Nun ist guter Rat teuer, zum wechseln gegen das Serienfahrwerk war es zu spät, und rollen musste das Fahrzeug auch. Also erst mal vorsichtig probiert so zu fahren und am nächsten Tag den Hersteller über die Misere in Kenntnis gesetzt. Was sollen wir schreiben? Wirklich interessiert hat es den Hersteller nicht, zwar kam der lächerliche Versuch eine neue Feder/Dämpfer Kombination für die Hinterachse zu schicken, aber wenn man falsche Teile genau durch die gleichen austauscht wird das Ergebnis wohl das gleiche sein, und so war es auch.

Also bleibt nur eins, und zwar das einzig richtige:

Ein ordentliches Fahrwerk einbauen!

Wir haben uns für ein Fahrwerk von Eibach entschieden.
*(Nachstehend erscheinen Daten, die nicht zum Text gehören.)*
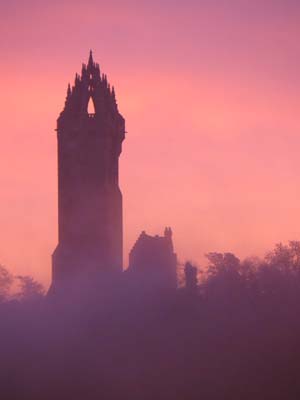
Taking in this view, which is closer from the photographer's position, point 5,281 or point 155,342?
point 155,342

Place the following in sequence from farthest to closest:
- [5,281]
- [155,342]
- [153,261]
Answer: [5,281], [153,261], [155,342]

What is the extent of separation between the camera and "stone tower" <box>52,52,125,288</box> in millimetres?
98875

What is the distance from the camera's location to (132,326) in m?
86.8

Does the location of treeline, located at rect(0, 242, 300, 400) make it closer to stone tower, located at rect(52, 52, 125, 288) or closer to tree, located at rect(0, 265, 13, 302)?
stone tower, located at rect(52, 52, 125, 288)

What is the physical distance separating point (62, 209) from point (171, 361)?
22.8 m

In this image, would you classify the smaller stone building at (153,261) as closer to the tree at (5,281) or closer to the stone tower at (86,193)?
the stone tower at (86,193)

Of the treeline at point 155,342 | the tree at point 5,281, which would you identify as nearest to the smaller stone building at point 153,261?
the treeline at point 155,342

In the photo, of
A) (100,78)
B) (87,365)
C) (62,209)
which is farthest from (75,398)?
(100,78)

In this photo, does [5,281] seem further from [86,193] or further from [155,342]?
[155,342]

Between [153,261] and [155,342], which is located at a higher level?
[153,261]

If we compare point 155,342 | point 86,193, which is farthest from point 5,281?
point 155,342

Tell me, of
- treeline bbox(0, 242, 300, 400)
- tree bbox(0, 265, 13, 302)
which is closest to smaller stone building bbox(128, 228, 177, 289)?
treeline bbox(0, 242, 300, 400)

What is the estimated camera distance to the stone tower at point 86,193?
9888 centimetres

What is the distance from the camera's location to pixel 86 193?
10000 cm
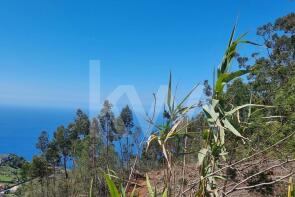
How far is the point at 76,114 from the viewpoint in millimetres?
34156

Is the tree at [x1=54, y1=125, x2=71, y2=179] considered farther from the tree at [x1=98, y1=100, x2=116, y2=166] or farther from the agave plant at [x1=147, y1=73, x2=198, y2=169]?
the agave plant at [x1=147, y1=73, x2=198, y2=169]

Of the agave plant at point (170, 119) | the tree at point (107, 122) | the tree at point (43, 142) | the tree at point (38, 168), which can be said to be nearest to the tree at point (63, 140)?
the tree at point (43, 142)

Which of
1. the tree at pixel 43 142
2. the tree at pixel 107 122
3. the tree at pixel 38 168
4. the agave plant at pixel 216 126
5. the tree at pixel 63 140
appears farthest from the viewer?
the tree at pixel 43 142

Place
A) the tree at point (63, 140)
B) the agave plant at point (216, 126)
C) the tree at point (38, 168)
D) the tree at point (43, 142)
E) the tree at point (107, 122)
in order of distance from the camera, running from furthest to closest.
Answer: the tree at point (43, 142), the tree at point (63, 140), the tree at point (38, 168), the tree at point (107, 122), the agave plant at point (216, 126)

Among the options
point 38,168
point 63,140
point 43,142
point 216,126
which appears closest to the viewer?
point 216,126

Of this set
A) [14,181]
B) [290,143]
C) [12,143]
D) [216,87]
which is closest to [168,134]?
[216,87]

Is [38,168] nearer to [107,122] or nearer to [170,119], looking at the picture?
[107,122]

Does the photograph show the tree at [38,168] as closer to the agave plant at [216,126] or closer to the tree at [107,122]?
the tree at [107,122]

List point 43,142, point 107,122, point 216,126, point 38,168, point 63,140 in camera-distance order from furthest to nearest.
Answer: point 43,142 < point 63,140 < point 38,168 < point 107,122 < point 216,126

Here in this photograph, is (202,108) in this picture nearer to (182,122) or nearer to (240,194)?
(182,122)

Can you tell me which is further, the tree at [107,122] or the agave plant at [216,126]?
the tree at [107,122]

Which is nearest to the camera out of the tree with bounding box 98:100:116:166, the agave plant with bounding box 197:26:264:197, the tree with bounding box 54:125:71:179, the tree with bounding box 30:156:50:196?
the agave plant with bounding box 197:26:264:197

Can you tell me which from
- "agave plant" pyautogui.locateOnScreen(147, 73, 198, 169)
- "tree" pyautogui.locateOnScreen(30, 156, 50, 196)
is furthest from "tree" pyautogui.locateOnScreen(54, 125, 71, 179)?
"agave plant" pyautogui.locateOnScreen(147, 73, 198, 169)

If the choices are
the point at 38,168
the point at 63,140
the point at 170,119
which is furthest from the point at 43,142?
the point at 170,119
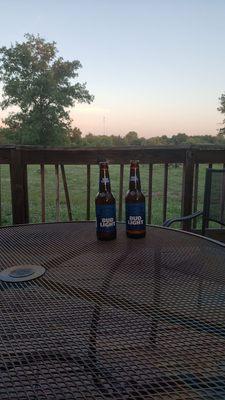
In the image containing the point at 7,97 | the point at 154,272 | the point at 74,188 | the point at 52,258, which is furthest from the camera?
the point at 7,97

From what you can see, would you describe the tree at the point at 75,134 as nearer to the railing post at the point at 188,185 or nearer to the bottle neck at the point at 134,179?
the railing post at the point at 188,185

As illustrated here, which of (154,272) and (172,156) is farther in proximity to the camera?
(172,156)

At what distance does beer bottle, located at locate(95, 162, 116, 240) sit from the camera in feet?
4.17

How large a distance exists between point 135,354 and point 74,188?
876cm

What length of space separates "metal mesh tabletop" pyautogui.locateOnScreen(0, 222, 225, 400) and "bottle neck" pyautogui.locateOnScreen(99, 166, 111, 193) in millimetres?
254

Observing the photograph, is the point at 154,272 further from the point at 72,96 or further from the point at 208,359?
the point at 72,96

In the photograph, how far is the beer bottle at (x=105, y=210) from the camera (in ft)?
4.17

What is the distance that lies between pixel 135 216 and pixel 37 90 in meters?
29.9

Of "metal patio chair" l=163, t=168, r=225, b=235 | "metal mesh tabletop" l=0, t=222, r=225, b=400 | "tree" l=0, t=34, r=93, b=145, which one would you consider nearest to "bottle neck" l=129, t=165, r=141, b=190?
"metal mesh tabletop" l=0, t=222, r=225, b=400

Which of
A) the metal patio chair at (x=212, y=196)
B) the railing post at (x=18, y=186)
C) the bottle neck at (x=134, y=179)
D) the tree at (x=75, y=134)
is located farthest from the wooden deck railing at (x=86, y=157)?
the tree at (x=75, y=134)

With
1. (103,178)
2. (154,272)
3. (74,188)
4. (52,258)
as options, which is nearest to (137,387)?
(154,272)

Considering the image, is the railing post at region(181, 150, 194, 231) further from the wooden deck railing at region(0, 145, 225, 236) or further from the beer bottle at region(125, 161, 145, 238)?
the beer bottle at region(125, 161, 145, 238)

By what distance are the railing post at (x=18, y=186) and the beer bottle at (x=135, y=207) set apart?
1656 millimetres

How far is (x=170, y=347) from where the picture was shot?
0.63 metres
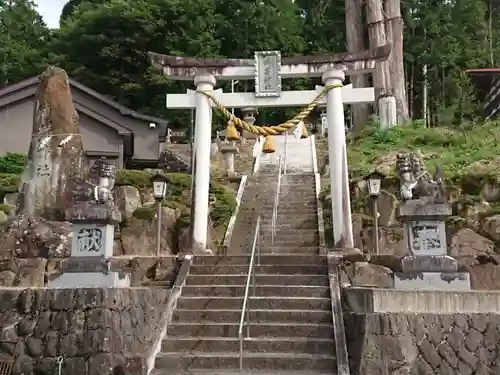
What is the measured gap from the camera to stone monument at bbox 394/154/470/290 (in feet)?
29.1

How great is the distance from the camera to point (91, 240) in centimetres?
928

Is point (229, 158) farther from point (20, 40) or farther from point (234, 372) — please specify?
point (20, 40)

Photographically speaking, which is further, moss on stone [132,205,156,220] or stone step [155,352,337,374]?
moss on stone [132,205,156,220]

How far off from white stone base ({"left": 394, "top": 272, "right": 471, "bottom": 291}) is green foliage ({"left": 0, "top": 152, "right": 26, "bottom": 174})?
1641 centimetres

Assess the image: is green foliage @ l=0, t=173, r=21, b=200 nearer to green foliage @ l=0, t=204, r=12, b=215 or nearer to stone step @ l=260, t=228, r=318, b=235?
green foliage @ l=0, t=204, r=12, b=215

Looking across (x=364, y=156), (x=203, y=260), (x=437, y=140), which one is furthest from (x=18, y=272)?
(x=437, y=140)

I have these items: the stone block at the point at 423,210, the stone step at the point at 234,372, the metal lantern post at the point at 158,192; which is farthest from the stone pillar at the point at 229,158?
the stone step at the point at 234,372

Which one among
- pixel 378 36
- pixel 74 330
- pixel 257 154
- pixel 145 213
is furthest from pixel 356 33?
pixel 74 330

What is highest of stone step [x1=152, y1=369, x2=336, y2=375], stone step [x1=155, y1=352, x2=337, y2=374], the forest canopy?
the forest canopy

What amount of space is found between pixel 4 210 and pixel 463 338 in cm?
1273

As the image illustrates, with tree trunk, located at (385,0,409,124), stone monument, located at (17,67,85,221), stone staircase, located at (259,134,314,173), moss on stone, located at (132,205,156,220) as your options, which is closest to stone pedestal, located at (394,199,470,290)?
moss on stone, located at (132,205,156,220)

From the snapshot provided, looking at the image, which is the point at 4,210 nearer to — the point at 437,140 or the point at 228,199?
the point at 228,199

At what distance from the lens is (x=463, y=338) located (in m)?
7.94

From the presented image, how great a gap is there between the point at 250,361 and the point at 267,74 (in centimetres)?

Allerdings haben wir kein Gewindefahrwerk genommen, sondern uns für die feste 30/30 Variante Pro System entschieden, diese hält auch unseren A6 Avant quattro seit geraumer Zeit immer Zuverlässig in der Spur.

So ist es auch im Frontgetriebenen Avant. Volle Alltagstauglichkeit was Komfort und Tiefgang angeht, Eibach eben.

 

Unser Fazit ist daher: Wer billig kauft, kauft zweimal, also wirklich Finger weg von Billigangeboten, ihr werdet nicht Glücklich und unterm Strich bringen diese Fahrwerke mehr Ärger als Freude.

Zudem ist die Erlangung einer Typgenehmigung eher als Zweifelhaft anzusehen, wir werden das nachprüfen lassen.